• [Records from a spatial question set]:
-------------------------

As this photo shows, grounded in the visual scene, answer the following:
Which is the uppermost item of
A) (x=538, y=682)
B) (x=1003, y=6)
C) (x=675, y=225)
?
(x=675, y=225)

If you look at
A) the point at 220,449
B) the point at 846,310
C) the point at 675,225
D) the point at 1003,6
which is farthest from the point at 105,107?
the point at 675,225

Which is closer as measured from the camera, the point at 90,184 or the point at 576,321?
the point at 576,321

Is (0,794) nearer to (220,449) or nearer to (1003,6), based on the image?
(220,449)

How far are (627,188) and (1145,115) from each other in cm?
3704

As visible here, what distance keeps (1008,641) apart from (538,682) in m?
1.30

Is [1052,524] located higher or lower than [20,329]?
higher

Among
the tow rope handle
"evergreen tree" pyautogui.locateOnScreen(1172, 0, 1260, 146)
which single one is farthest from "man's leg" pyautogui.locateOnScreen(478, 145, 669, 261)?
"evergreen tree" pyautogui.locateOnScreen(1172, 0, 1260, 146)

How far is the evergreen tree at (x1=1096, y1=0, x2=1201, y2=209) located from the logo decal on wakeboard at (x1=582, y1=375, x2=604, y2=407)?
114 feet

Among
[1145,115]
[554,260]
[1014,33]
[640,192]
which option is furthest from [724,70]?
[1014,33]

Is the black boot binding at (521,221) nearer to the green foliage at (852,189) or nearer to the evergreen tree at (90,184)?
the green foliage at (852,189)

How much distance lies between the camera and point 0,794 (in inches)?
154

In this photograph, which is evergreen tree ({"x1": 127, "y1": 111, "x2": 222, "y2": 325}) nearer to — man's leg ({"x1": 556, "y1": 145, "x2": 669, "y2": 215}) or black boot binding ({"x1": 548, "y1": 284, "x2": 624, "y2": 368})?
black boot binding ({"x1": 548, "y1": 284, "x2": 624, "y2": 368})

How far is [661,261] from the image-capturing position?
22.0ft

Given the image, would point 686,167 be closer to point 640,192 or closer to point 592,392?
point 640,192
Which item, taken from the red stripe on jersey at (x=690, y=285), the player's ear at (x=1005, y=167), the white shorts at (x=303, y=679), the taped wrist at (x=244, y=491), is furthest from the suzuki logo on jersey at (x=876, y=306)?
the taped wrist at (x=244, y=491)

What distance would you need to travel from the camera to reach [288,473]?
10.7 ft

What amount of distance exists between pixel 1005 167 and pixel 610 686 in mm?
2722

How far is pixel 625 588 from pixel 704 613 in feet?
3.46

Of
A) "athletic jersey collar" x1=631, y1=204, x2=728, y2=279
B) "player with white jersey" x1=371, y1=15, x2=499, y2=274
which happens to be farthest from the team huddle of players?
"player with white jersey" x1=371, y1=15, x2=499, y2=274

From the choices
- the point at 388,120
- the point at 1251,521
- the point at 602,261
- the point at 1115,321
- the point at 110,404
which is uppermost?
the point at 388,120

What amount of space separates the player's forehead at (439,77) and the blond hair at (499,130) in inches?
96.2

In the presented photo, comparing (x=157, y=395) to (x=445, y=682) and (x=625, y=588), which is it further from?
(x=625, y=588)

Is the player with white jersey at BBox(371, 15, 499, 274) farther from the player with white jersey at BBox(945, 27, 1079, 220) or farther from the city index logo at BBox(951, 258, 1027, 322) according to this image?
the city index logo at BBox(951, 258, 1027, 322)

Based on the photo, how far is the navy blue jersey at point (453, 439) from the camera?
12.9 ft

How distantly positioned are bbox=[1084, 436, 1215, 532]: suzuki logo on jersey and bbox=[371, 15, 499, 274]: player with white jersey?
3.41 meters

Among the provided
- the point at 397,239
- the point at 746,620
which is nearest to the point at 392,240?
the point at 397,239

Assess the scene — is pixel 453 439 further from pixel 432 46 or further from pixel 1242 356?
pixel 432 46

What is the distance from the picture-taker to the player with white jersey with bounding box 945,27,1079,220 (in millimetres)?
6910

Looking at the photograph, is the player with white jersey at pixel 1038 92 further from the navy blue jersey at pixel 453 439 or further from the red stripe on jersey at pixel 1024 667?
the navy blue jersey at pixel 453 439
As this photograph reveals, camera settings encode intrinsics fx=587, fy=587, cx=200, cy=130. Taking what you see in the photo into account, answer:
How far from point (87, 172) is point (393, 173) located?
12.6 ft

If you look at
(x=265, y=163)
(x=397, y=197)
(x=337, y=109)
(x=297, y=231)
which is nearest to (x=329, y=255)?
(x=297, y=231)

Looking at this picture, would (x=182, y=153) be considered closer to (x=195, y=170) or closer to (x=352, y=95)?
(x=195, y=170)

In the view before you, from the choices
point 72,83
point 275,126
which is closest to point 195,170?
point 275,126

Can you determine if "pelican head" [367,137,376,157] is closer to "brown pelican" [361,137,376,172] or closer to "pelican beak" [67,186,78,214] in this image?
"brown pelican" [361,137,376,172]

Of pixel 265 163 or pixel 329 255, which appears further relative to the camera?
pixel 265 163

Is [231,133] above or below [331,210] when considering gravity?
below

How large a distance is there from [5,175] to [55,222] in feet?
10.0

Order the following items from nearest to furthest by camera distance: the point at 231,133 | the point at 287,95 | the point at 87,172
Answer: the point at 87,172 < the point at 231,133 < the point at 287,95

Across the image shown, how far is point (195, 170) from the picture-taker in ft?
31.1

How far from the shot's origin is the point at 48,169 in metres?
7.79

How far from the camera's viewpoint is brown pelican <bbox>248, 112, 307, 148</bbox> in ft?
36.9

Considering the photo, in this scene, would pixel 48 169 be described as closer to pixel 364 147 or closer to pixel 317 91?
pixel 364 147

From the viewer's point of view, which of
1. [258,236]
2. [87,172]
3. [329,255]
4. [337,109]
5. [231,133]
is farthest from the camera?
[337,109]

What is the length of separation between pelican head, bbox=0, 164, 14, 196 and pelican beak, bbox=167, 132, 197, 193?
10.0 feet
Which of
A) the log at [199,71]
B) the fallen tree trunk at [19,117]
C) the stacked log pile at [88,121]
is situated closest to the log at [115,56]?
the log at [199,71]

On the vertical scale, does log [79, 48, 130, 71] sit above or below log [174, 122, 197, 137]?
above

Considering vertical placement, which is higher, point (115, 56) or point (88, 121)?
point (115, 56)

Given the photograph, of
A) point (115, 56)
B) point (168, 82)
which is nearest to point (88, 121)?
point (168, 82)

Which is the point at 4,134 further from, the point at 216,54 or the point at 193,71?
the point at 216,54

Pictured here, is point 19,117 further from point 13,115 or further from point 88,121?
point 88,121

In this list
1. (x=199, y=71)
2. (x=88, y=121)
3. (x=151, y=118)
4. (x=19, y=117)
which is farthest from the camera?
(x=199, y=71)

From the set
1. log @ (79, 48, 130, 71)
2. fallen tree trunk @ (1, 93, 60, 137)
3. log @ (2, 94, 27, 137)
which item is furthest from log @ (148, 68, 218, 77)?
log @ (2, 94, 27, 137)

-------------------------

• [Directive]:
Print the whole listing again, exactly.

• [Right answer]:
As this photo shows, grounded in the visual scene, answer the following:
Which is the uppermost item of
A) (x=538, y=682)
B) (x=1003, y=6)
C) (x=675, y=225)
?
(x=675, y=225)

If you look at
A) the point at 220,449
B) the point at 846,310
C) the point at 675,225
D) the point at 1003,6
which is farthest from the point at 105,107?
the point at 675,225

Which is closer as measured from the camera, the point at 90,184 or the point at 576,321?
the point at 576,321

Is (0,794) nearer to (220,449) or nearer to (1003,6), based on the image?
(220,449)

How far are (627,188) and (1145,115) from each other in cm?
3704

As visible here, what distance keeps (1008,641) apart from (538,682) in m?
1.30

Is [1052,524] located higher or lower than [20,329]?
higher

Among
the tow rope handle
"evergreen tree" pyautogui.locateOnScreen(1172, 0, 1260, 146)
which single one is farthest from "man's leg" pyautogui.locateOnScreen(478, 145, 669, 261)?
"evergreen tree" pyautogui.locateOnScreen(1172, 0, 1260, 146)

How far is the evergreen tree at (x1=1096, y1=0, x2=1201, y2=209) located from the logo decal on wakeboard at (x1=582, y1=375, x2=604, y2=407)?
114 feet

Among
[1145,115]
[554,260]
[1014,33]
[640,192]
which option is furthest from [724,70]?
[1014,33]

Is the black boot binding at (521,221) nearer to the green foliage at (852,189) or nearer to the evergreen tree at (90,184)?
the green foliage at (852,189)

How much distance lies between the camera and point 0,794 (in inches)?
154

In this photograph, which is evergreen tree ({"x1": 127, "y1": 111, "x2": 222, "y2": 325}) nearer to — man's leg ({"x1": 556, "y1": 145, "x2": 669, "y2": 215}) or black boot binding ({"x1": 548, "y1": 284, "x2": 624, "y2": 368})?
black boot binding ({"x1": 548, "y1": 284, "x2": 624, "y2": 368})

How far is [661,261] from the image-capturing position?
22.0ft

Given the image, would point 686,167 be closer to point 640,192 or closer to point 592,392?
point 640,192
Which item, taken from the red stripe on jersey at (x=690, y=285), the player's ear at (x=1005, y=167), the white shorts at (x=303, y=679), the taped wrist at (x=244, y=491), is furthest from the suzuki logo on jersey at (x=876, y=306)?
the taped wrist at (x=244, y=491)

What distance would you need to travel from the camera to reach [288,473]?
10.7 ft

What amount of distance exists between pixel 1005 167 and pixel 610 686 in mm?
2722

How far is pixel 625 588 from pixel 704 613 in feet?
3.46

Of
A) "athletic jersey collar" x1=631, y1=204, x2=728, y2=279
B) "player with white jersey" x1=371, y1=15, x2=499, y2=274
which happens to be farthest from the team huddle of players?
"player with white jersey" x1=371, y1=15, x2=499, y2=274

From the choices
- the point at 388,120
- the point at 1251,521
- the point at 602,261
- the point at 1115,321
- the point at 110,404
which is uppermost?
the point at 388,120

What amount of space separates the player's forehead at (439,77) and the blond hair at (499,130) in inches?
96.2

In the presented photo, comparing (x=157, y=395) to (x=445, y=682) and (x=625, y=588), which is it further from?
(x=625, y=588)

Is the player with white jersey at BBox(371, 15, 499, 274) farther from the player with white jersey at BBox(945, 27, 1079, 220) or farther from the city index logo at BBox(951, 258, 1027, 322) according to this image?
the city index logo at BBox(951, 258, 1027, 322)

Based on the photo, how far is the navy blue jersey at point (453, 439) from the camera?
12.9 ft

How distantly positioned are bbox=[1084, 436, 1215, 532]: suzuki logo on jersey and bbox=[371, 15, 499, 274]: player with white jersey?
3.41 meters

Among the provided
- the point at 397,239
- the point at 746,620
which is nearest to the point at 392,240?
the point at 397,239

Assess the scene — is pixel 453 439 further from pixel 432 46 or further from pixel 1242 356?
pixel 432 46

What is the distance from the picture-taker to the player with white jersey with bounding box 945,27,1079,220 (in millimetres)?
6910

Looking at the photograph, is the player with white jersey at pixel 1038 92 further from the navy blue jersey at pixel 453 439 or further from the red stripe on jersey at pixel 1024 667?
the navy blue jersey at pixel 453 439
As this photograph reveals, camera settings encode intrinsics fx=587, fy=587, cx=200, cy=130. Taking what you see in the photo into account, answer:
How far from point (87, 172) is point (393, 173) located?
12.6 ft

If you look at
(x=265, y=163)
(x=397, y=197)
(x=337, y=109)
(x=297, y=231)
which is nearest to (x=329, y=255)?
(x=297, y=231)

Looking at this picture, would (x=182, y=153) be considered closer to (x=195, y=170) or closer to (x=352, y=95)?
(x=195, y=170)

In the view before you, from the choices
point 72,83
point 275,126
which is closest to point 195,170?
point 275,126

Can you determine if "pelican head" [367,137,376,157] is closer to "brown pelican" [361,137,376,172] or closer to "pelican beak" [67,186,78,214] in this image?
"brown pelican" [361,137,376,172]

Of pixel 265 163 or pixel 329 255, which appears further relative to the camera?
pixel 265 163

Is [231,133] above or below [331,210] when considering gravity?
below

How large a distance is there from [5,175] to [55,222] in feet?
10.0

Order the following items from nearest to furthest by camera distance: the point at 231,133 | the point at 287,95 | the point at 87,172
Answer: the point at 87,172 < the point at 231,133 < the point at 287,95

Across the image shown, how far is point (195, 170) from the picture-taker in ft?
31.1

How far from the shot's origin is the point at 48,169 in metres?
7.79

How far from the camera's viewpoint is brown pelican <bbox>248, 112, 307, 148</bbox> in ft?
36.9

Considering the photo, in this scene, would pixel 48 169 be described as closer to pixel 364 147 or closer to pixel 317 91?
pixel 364 147

From the viewer's point of view, which of
1. [258,236]
2. [87,172]
3. [329,255]
4. [337,109]
5. [231,133]
is farthest from the camera?
[337,109]

What is the length of separation between pelican head, bbox=0, 164, 14, 196 and pelican beak, bbox=167, 132, 197, 193?
10.0 feet
Which of
A) the log at [199,71]
B) the fallen tree trunk at [19,117]
C) the stacked log pile at [88,121]
is situated closest to the log at [115,56]?
the log at [199,71]

On the vertical scale, does log [79, 48, 130, 71] sit above or below log [174, 122, 197, 137]?
above

Considering vertical placement, which is higher, point (115, 56) or point (88, 121)?
point (115, 56)

Given the photograph, of
A) point (115, 56)
B) point (168, 82)
which is nearest to point (88, 121)?
point (168, 82)

Which is the point at 4,134 further from, the point at 216,54 or the point at 193,71?
the point at 216,54

Pictured here, is point 19,117 further from point 13,115 or further from point 88,121?
point 88,121

In this list
1. (x=199, y=71)
2. (x=88, y=121)
3. (x=151, y=118)
4. (x=19, y=117)
which is farthest from the camera?
(x=199, y=71)

From the set
1. log @ (79, 48, 130, 71)
2. fallen tree trunk @ (1, 93, 60, 137)
3. log @ (2, 94, 27, 137)
which item is furthest from log @ (148, 68, 218, 77)?
log @ (2, 94, 27, 137)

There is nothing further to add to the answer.